Premier à intervenir, Me Pépé Antoine Lamah, avocat de l’État guinéen, a déposé des conclusions écrites avant de défendre les intérêts de la partie civile.
Selon lui, les infractions de détournement de deniers publics, d’enrichissement illicite et de blanchiment de capitaux sont suffisamment établies.
« Nous demandons à la Cour de confirmer le jugement entrepris », a plaidé Me Lamah, tout en sollicitant une extension des mesures de confiscation aux biens immobiliers enregistrés au nom de l’épouse et des enfants de Dr Mohamed Diané.
L’avocat a précisé avoir produit devant la Cour la liste des biens concernés.
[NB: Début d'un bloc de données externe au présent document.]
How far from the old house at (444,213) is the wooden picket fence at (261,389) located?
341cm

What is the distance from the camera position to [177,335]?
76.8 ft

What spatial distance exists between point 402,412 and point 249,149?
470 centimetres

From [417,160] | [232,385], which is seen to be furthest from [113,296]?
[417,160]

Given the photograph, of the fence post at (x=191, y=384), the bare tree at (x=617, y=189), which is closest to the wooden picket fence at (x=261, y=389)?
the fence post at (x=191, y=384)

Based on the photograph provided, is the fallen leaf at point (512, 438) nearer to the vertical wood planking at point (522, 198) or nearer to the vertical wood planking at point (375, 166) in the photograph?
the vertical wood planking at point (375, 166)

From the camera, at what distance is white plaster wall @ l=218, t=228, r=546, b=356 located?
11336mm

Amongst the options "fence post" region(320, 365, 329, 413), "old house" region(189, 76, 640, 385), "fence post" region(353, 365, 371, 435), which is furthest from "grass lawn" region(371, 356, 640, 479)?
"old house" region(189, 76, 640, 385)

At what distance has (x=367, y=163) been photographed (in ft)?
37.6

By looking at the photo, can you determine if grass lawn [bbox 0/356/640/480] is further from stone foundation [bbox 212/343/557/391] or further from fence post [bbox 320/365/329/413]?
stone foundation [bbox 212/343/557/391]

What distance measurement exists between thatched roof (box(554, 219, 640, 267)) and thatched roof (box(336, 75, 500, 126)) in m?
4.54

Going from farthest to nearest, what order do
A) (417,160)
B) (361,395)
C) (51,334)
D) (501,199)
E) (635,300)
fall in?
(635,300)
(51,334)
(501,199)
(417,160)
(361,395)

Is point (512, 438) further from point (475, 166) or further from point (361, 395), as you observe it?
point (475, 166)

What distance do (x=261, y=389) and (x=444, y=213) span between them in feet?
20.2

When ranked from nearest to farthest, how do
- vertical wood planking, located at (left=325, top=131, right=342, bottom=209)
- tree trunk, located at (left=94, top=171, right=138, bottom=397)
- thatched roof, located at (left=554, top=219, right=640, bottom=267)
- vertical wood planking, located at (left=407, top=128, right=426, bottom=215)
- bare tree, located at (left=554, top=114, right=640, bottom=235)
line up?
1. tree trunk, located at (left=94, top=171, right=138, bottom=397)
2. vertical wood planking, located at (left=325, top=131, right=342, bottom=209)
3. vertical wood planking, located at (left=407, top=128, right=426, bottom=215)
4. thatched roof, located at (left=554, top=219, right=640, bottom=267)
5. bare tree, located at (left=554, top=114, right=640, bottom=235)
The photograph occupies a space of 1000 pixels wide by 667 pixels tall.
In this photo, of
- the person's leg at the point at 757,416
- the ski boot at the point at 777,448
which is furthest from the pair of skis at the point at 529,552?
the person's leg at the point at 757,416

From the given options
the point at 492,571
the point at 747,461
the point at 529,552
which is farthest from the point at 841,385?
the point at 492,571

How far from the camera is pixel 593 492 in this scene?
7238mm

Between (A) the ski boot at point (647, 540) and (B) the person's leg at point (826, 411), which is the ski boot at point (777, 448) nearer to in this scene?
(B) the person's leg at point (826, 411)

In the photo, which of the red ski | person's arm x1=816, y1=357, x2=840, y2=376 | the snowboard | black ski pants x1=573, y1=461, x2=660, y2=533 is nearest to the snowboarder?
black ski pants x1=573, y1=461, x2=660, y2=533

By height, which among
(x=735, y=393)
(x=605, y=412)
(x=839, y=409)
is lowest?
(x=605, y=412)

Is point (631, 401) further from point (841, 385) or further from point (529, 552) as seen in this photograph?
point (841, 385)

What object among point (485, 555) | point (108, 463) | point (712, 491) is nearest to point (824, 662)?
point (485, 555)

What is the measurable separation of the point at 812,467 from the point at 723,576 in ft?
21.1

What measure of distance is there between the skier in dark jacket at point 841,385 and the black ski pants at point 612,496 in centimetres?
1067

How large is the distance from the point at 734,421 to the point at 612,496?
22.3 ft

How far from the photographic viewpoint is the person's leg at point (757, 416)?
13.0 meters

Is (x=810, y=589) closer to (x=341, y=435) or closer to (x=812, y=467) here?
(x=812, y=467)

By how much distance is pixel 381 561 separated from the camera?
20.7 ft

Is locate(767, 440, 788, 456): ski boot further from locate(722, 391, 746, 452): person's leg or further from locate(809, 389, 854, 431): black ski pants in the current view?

En revanche, il a demandé que le domaine agricole de Baladou, dans la sous-préfecture de Gbérédou-Baranama, soit exclu des mesures de confiscation.
« Ce domaine appartient légalement à la société Diaouné et Frères », a-t-il soutenu.
Il a également sollicité la mise hors de cause des biens appartenant à Sékou Kaké, estimant que leur situation fait déjà l’objet d’une procédure distincte devant une autre formation de la chambre des appels.
Le parquet maintient les accusations
Prenant ensuite la parole, le substitut du procureur spécial, Biwon Millimouno, a estimé que les charges retenues contre l’ancien ministre étaient pleinement caractérisées.
Le magistrat est notamment revenu sur le marché d’acquisition de pick-up militaires attribué à Djoma Group SA pour un montant de 11 milliards de francs guinéens, estimant que les règles de passation des marchés publics n’avaient pas été respectées.
S’agissant de l’enrichissement illicite, le parquet a soutenu que les revenus déclarés par Dr Mohamed Diané ne pouvaient expliquer l’importance de son patrimoine immobilier.
« Les traitements de ministre, de ministre d’État et les différentes indemnités perçues ne permettent pas de justifier les nombreux biens acquis à son nom ainsi qu’à ceux de son épouse et de ses enfants », a soutenu le représentant du ministère public.
Le parquet a également rappelé que Dr Mohamed Diané occupait des fonctions stratégiques sous le régime de l’ancien président Alpha Condé, notamment comme ordonnateur principal du budget du ministère de la Défense et ordonnateur délégué des crédits du budget de souveraineté de la Présidence.
Le ministère public lui reproche en outre un cumul irrégulier de rémunérations.
« Il se faisait passer pour un cadre de la Cour suprême et percevait un salaire en parallèle de ses fonctions gouvernementales », a affirmé Biwon Millimouno, évoquant un montant de 900 millions de francs guinéens par mois entre 2015 et 2021.
Dix ans de prison requis
Au terme de ses réquisitions, le parquet a demandé à la chambre des appels de condamner Dr Mohamed Diané à 10 ans d’emprisonnement, à une amende de 50 milliards de francs guinéens ainsi qu’à la confiscation de l’ensemble de ses biens mobiliers et immobiliers, y compris ceux enregistrés au nom de tiers considérés par l’accusation comme des prête-noms.
Rappel du jugement de première instance
Pour mémoire, le 18 décembre 2024, la chambre de jugement de la CRIEF avait condamné Dr Mohamed Diané à cinq ans d’emprisonnement, à une amende de cinq milliards de francs guinéens et à la confiscation d’une grande partie de son patrimoine.
Sur l’action civile, il avait également été condamné à verser 500 milliards de francs guinéens à l’État à titre de dommages et intérêts.
Au moment de la publication de cet article, l’audience se poursuivait et la Cour n’avait pas encore rendu sa décision.